• [CHALLENGE]: Please rewrite the records between the lines holding "Looking at this, is" and "0.44 meters", inclusive, changing "ship's wheel" to "steering wheel" and keeping everything else unchanged.

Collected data
......

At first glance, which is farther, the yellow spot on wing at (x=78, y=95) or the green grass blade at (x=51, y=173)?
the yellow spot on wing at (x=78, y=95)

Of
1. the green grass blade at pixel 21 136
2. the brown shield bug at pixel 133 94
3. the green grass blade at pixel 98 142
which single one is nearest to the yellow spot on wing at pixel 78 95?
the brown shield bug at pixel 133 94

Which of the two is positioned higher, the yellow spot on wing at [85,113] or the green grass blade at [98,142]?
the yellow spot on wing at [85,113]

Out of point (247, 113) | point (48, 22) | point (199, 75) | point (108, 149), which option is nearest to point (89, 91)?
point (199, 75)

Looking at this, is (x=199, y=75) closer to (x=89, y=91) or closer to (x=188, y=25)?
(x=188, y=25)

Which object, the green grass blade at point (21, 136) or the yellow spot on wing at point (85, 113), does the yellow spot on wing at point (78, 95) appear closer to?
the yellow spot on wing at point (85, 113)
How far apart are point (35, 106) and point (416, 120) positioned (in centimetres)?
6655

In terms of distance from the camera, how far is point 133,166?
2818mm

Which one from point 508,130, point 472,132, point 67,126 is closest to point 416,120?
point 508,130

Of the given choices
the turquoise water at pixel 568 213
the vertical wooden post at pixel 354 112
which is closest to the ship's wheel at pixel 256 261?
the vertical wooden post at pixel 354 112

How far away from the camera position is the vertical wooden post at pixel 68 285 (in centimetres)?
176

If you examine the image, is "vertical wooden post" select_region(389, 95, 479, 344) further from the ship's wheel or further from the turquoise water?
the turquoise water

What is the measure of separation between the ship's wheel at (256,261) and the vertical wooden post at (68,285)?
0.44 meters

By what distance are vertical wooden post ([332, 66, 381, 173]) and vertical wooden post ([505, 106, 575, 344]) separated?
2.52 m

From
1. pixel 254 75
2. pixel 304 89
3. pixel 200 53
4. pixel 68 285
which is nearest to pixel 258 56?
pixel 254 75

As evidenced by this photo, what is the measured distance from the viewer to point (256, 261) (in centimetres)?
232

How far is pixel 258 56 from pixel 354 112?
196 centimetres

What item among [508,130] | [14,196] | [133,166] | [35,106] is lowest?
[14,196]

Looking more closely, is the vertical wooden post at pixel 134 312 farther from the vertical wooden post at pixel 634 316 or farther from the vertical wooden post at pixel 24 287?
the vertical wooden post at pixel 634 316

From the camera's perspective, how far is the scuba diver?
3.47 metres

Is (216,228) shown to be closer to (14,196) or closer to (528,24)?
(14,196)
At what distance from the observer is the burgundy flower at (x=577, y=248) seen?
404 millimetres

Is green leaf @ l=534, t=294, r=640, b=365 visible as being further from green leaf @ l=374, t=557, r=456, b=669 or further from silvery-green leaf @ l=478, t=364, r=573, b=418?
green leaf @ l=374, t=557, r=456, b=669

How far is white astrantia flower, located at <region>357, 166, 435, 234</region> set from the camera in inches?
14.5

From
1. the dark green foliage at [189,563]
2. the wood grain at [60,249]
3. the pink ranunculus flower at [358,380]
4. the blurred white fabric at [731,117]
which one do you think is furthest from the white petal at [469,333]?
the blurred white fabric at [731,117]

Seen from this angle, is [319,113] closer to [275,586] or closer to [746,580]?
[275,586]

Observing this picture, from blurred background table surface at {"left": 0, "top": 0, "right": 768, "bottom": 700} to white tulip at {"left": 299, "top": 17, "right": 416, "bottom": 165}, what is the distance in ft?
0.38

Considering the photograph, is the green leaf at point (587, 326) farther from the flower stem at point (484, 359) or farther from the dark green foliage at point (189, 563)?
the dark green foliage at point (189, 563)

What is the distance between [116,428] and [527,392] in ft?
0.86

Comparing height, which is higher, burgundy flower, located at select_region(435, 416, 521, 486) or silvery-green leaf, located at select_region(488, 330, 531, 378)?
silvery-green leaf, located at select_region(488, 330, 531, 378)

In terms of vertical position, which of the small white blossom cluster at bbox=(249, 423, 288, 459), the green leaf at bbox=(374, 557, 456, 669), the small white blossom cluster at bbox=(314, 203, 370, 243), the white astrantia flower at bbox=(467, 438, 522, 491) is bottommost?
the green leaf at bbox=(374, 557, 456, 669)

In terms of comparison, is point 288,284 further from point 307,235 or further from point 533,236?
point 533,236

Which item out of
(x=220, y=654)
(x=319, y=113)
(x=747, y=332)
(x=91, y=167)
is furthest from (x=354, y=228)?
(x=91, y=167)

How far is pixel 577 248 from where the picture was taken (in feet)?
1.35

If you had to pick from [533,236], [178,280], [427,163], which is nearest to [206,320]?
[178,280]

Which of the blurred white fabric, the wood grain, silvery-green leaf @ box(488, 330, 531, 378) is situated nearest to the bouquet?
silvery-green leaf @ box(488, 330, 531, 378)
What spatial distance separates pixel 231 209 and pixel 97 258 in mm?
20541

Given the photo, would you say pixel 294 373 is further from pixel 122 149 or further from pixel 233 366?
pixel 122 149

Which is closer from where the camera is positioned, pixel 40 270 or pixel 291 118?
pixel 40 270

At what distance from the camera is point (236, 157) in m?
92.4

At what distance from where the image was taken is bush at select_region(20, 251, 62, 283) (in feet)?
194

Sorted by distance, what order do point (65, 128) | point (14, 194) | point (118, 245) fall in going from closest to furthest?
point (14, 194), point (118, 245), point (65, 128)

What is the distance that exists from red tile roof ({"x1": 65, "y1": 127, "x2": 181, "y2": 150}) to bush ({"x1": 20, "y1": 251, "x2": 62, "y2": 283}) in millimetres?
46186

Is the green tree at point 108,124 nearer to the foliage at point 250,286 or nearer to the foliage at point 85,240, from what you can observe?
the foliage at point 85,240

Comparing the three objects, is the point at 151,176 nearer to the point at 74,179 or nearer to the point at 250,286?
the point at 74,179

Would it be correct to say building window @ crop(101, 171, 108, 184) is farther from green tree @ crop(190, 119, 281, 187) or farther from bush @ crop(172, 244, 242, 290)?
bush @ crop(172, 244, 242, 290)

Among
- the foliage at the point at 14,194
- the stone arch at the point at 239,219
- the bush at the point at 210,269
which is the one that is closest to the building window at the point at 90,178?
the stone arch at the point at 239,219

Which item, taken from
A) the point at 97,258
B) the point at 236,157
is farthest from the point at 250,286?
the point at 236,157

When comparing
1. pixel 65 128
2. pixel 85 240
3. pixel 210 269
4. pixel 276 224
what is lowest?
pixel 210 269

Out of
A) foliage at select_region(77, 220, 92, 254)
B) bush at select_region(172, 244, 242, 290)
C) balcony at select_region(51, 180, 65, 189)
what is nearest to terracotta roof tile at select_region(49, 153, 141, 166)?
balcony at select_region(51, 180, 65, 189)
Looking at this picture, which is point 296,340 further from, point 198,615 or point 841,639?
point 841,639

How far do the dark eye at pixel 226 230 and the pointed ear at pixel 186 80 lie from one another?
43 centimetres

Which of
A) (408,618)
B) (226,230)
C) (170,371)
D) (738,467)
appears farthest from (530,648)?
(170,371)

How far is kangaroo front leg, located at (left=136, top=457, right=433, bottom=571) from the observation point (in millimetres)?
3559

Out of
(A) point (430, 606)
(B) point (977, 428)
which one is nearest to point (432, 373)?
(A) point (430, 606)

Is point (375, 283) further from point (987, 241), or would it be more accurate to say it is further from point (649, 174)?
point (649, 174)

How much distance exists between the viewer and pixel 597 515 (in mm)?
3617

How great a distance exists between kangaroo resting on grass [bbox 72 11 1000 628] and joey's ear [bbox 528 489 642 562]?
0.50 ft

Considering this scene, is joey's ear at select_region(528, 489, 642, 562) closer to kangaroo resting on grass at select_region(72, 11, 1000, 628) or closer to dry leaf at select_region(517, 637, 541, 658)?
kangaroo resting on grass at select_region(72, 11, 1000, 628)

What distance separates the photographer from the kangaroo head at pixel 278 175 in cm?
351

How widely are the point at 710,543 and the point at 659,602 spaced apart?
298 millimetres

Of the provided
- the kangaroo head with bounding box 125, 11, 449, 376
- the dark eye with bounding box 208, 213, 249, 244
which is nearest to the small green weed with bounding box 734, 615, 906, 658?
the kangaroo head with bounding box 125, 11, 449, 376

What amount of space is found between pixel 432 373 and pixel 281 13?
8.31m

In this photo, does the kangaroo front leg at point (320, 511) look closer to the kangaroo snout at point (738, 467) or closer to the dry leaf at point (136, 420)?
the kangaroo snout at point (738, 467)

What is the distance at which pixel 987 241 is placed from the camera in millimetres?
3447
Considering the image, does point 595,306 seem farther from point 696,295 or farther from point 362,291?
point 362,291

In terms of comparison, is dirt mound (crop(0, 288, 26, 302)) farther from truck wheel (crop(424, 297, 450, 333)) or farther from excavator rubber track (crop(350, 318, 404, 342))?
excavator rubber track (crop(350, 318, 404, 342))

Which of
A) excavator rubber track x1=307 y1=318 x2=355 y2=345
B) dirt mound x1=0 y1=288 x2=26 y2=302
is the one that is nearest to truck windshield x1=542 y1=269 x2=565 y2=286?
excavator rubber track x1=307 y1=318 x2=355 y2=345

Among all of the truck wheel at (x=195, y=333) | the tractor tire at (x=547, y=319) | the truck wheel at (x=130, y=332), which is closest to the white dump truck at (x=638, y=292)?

......

• [COMPLETE OUTPUT]:
Looking at this, is (x=199, y=75) closer to (x=89, y=91) or closer to (x=188, y=25)?
(x=188, y=25)

Which object, the green grass blade at point (21, 136) or the yellow spot on wing at point (85, 113), does the yellow spot on wing at point (78, 95) appear closer to?
the yellow spot on wing at point (85, 113)
How far apart are point (35, 106) and point (416, 120) positioned (in centimetres)?
6655

In terms of distance from the camera, how far is point 133,166?
2818mm

Which one from point 508,130, point 472,132, point 67,126 is closest to point 416,120?
point 508,130

Of the given choices
the turquoise water at pixel 568 213
the vertical wooden post at pixel 354 112
which is closest to the steering wheel at pixel 256 261?
the vertical wooden post at pixel 354 112

How far away from the camera position is the vertical wooden post at pixel 68 285 (in centimetres)?
176

If you examine the image, is "vertical wooden post" select_region(389, 95, 479, 344) further from the steering wheel or further from the turquoise water?
the turquoise water

What is the measure of separation between the steering wheel at (256,261) and the vertical wooden post at (68,285)?
0.44 meters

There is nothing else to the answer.